ACM.67 Creating Zero Trust rulesets or security groups on AWS

This is a continuation of my series of posts on Automating Cybersecurity Metrics.

Back when I worked on the network team at Capital One, developers had to submit requests outlining the network requirements for their applications which got reviewed by the security team and then implemented. I happened to be one of the people implementing those requests in the middle of the night in production.

What often happened was the development team would come in the next day and their application didn’t work as expected. Sometimes I had made a mistake but more often than not, the network rules were not sufficient to cover all of the application’s needs because the developers didn’t fully understand the connection requirements for their application.
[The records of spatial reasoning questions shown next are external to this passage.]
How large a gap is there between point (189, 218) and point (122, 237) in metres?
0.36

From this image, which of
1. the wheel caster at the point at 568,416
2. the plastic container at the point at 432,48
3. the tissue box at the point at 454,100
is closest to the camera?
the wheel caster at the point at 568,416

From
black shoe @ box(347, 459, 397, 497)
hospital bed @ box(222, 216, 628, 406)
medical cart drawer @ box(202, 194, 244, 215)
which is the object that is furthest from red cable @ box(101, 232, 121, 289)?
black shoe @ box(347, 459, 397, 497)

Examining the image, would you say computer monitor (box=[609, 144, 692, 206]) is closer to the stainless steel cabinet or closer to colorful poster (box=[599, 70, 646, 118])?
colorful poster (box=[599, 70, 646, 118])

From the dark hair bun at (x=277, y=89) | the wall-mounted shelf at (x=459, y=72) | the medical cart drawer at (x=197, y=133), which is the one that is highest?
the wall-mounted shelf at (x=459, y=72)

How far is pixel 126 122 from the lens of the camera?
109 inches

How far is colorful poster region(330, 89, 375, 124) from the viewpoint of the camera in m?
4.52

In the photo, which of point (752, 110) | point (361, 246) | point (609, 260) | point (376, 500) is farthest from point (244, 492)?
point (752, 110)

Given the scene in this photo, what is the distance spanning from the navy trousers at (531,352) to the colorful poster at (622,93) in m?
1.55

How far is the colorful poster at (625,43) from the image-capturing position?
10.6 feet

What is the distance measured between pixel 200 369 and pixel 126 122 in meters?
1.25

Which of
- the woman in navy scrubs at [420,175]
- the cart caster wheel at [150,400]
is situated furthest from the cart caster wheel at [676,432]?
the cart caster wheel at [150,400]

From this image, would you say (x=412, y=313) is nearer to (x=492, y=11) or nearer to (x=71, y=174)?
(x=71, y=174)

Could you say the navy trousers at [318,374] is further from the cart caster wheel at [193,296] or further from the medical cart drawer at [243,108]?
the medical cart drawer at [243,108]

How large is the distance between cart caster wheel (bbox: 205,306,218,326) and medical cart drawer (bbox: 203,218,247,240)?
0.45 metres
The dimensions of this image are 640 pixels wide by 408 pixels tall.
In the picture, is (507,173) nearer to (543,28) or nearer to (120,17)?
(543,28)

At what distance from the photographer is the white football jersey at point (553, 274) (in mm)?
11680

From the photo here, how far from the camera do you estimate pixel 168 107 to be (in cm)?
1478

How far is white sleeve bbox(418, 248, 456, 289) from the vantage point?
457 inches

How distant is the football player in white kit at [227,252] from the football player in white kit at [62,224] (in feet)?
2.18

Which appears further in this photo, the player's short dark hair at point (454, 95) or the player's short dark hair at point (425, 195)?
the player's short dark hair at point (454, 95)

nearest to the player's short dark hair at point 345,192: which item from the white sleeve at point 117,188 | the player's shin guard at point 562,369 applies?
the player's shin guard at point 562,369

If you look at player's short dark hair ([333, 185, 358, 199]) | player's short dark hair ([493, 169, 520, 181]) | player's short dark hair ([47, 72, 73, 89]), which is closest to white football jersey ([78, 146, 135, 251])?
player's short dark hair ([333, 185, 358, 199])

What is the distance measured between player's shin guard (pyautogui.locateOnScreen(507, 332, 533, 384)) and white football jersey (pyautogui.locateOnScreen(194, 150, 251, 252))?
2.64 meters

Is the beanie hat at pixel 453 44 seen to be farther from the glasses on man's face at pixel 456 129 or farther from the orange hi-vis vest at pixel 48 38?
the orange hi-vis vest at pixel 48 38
This whole networking process was very frustrating for developers and especially if they didn’t understand how networking works. They just wanted to build and run their applications in a lot of cases and they didn’t want to be network administrators. Some of us like the geekiness of designing a zero trust networks. Other people couldn’t be bothered because they want to build cool applications that do cutting edge things for customers.
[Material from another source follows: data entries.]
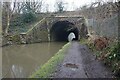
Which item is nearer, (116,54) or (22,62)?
(116,54)

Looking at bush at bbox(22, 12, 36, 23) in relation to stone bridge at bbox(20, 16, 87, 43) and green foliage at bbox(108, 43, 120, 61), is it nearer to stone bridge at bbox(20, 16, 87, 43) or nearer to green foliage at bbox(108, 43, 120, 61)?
stone bridge at bbox(20, 16, 87, 43)

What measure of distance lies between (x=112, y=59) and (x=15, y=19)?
1182 inches

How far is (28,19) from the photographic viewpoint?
3909cm

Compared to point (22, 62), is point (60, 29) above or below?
above

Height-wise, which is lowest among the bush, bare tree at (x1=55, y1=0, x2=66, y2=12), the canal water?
the canal water

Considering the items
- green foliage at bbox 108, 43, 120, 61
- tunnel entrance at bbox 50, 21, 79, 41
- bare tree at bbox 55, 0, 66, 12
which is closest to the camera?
green foliage at bbox 108, 43, 120, 61

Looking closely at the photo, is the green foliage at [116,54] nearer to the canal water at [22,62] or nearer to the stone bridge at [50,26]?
the canal water at [22,62]

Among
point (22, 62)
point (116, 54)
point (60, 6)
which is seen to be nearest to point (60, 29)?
point (60, 6)

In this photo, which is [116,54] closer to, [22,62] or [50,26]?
[22,62]

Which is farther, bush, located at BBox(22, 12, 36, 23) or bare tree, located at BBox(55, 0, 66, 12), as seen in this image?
bare tree, located at BBox(55, 0, 66, 12)

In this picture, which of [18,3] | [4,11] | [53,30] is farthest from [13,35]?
[18,3]

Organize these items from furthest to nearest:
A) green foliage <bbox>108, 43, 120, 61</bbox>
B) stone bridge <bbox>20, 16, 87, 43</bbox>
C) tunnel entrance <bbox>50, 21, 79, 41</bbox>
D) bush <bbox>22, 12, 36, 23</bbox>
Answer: bush <bbox>22, 12, 36, 23</bbox>
tunnel entrance <bbox>50, 21, 79, 41</bbox>
stone bridge <bbox>20, 16, 87, 43</bbox>
green foliage <bbox>108, 43, 120, 61</bbox>

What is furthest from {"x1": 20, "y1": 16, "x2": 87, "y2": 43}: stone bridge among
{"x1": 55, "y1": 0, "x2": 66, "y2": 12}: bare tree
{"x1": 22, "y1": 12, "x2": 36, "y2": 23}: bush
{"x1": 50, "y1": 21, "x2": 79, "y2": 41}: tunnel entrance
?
{"x1": 55, "y1": 0, "x2": 66, "y2": 12}: bare tree

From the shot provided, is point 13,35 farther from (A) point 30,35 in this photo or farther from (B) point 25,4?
(B) point 25,4
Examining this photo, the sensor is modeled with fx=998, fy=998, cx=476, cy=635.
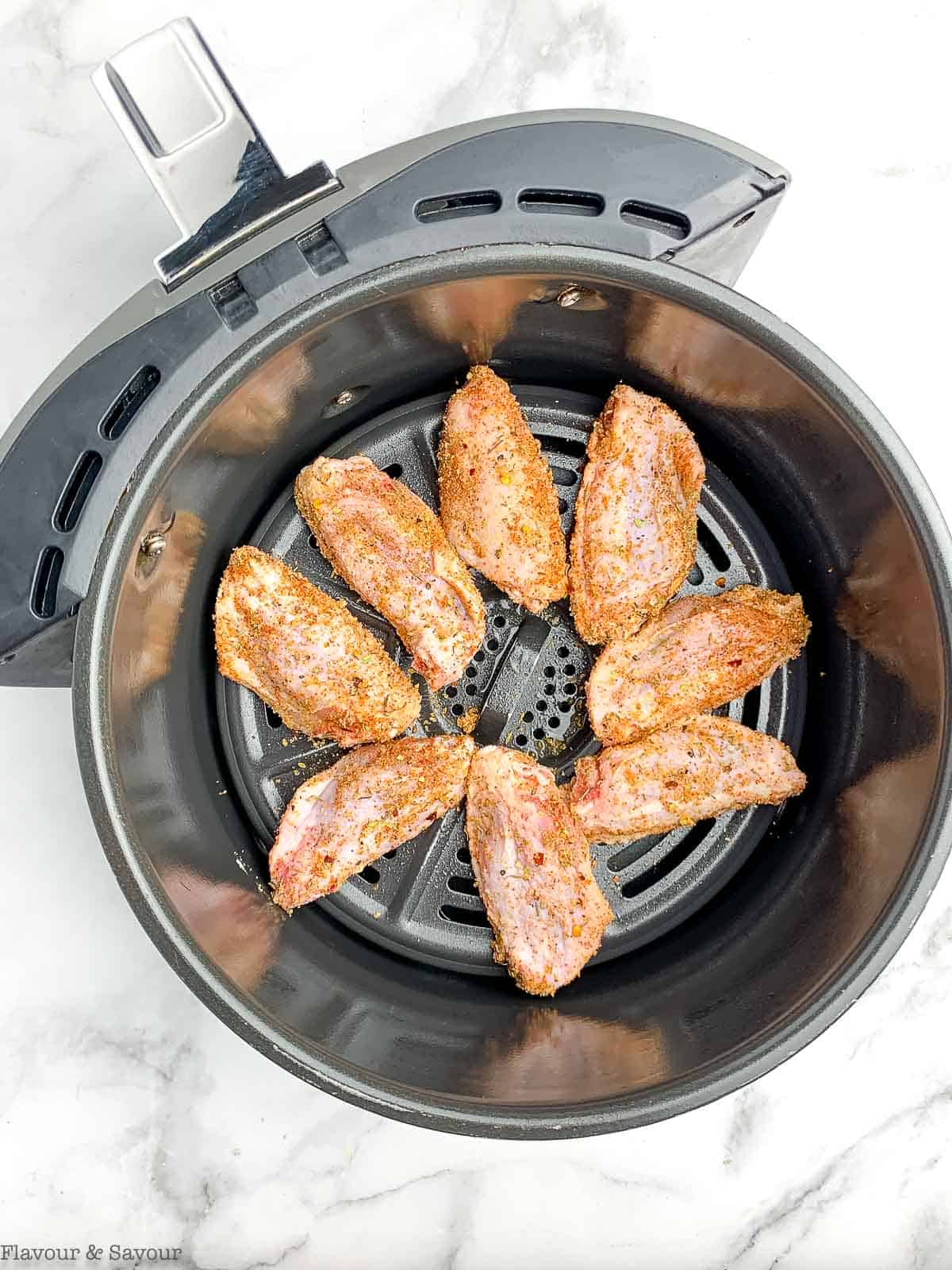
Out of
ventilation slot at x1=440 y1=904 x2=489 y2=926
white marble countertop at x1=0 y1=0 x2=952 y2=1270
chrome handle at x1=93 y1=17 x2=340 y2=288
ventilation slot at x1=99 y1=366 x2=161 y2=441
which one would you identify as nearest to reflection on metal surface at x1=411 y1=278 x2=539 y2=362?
chrome handle at x1=93 y1=17 x2=340 y2=288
Preventing Errors in Cloud Networking Implementations

One of the problems in this environment was that the dev, QA, and prod networking environments did not work the same way. I would highly suggest working towards a consistent architecture, though you will have some differences most likely due to QA and security tools that you’ll probably run in QA but not in production. If you can’t exactly mirror the environments then try to create a staging environment to test deployments that mirrors production.
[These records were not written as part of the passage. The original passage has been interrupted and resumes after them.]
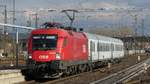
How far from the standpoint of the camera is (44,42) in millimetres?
29109

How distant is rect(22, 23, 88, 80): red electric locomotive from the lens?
92.6 ft

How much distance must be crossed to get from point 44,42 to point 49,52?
966 mm

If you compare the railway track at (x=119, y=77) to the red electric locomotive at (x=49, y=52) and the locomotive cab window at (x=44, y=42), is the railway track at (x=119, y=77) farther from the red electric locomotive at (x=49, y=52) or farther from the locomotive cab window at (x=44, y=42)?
the locomotive cab window at (x=44, y=42)

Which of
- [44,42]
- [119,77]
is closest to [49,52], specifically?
[44,42]

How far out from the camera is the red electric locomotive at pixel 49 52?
92.6 feet

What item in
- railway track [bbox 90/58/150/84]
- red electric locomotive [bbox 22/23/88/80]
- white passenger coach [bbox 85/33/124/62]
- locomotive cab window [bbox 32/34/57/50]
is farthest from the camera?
white passenger coach [bbox 85/33/124/62]

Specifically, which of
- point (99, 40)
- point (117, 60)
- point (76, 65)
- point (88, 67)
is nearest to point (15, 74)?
point (76, 65)

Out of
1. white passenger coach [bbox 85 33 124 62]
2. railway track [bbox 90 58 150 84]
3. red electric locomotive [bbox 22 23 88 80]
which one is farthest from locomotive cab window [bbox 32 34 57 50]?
white passenger coach [bbox 85 33 124 62]

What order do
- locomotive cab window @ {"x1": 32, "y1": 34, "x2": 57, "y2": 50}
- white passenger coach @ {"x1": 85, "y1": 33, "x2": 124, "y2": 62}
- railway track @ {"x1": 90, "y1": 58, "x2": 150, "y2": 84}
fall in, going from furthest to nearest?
white passenger coach @ {"x1": 85, "y1": 33, "x2": 124, "y2": 62}, locomotive cab window @ {"x1": 32, "y1": 34, "x2": 57, "y2": 50}, railway track @ {"x1": 90, "y1": 58, "x2": 150, "y2": 84}

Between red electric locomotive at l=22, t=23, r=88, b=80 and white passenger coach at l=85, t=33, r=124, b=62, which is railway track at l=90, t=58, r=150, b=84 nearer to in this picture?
red electric locomotive at l=22, t=23, r=88, b=80

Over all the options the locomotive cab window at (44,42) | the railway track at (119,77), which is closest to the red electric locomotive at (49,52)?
the locomotive cab window at (44,42)

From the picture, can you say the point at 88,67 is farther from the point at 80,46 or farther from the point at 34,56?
the point at 34,56

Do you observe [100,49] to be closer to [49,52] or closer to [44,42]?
[44,42]

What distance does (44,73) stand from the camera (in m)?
29.0
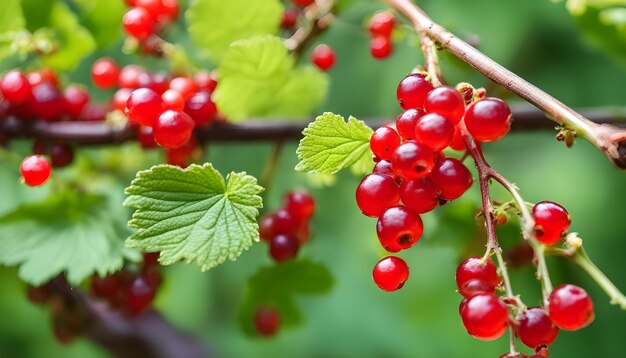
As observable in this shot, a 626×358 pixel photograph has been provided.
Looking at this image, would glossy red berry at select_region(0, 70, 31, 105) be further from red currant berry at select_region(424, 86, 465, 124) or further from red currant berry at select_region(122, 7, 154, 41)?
red currant berry at select_region(424, 86, 465, 124)

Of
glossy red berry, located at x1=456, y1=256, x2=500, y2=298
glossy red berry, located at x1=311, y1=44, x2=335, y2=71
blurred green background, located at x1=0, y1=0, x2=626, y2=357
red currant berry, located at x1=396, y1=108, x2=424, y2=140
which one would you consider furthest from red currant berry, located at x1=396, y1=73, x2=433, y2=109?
blurred green background, located at x1=0, y1=0, x2=626, y2=357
Beyond that, for production environments, I started asking the development and QA team to show up at the time I deployed their network so they could test it. That way any mistakes I made would be discovered and fixed within the open window I had to make the change. Additionally, if the team made a mistake in their network request they would know right away and not start sending messages to upper management about how the network team of five people was blocking the deployments of 11,000 developers when it wasn’t our fault.

As I’ve been doing in this whole post, leverage abstraction to simplify your network design and your code. Don’t write the same code over and over. Reuse what you can for repeated projects. Create acceptable network designs. Consider when you can consolidate into a single VPC or subnet and when things should be segregated for proper trust boundaries. Also, there are newer constructs now which didn’t exist at the time like Transit Gateways and shared VPCs which may help simplify network designs.

Determining your application network requirements with netstat

Besides helping developers with networking requests during daily office hours, the other thing I did was to write a tool that developers could run on their hosts to see what traffic their application was sending and to help them understand the IP addresses and ports in use by their application. At the time Lambda functions did not exist. Flow Logs didn’t either when I first started on that team and weren’t implemented on our VPCs initially when the were introduced. For lack of something better, I essentially wrote a script that ran a netstat command (I think. It may have been tcpdump) and parsed out all the IP addresses and ports with open connections.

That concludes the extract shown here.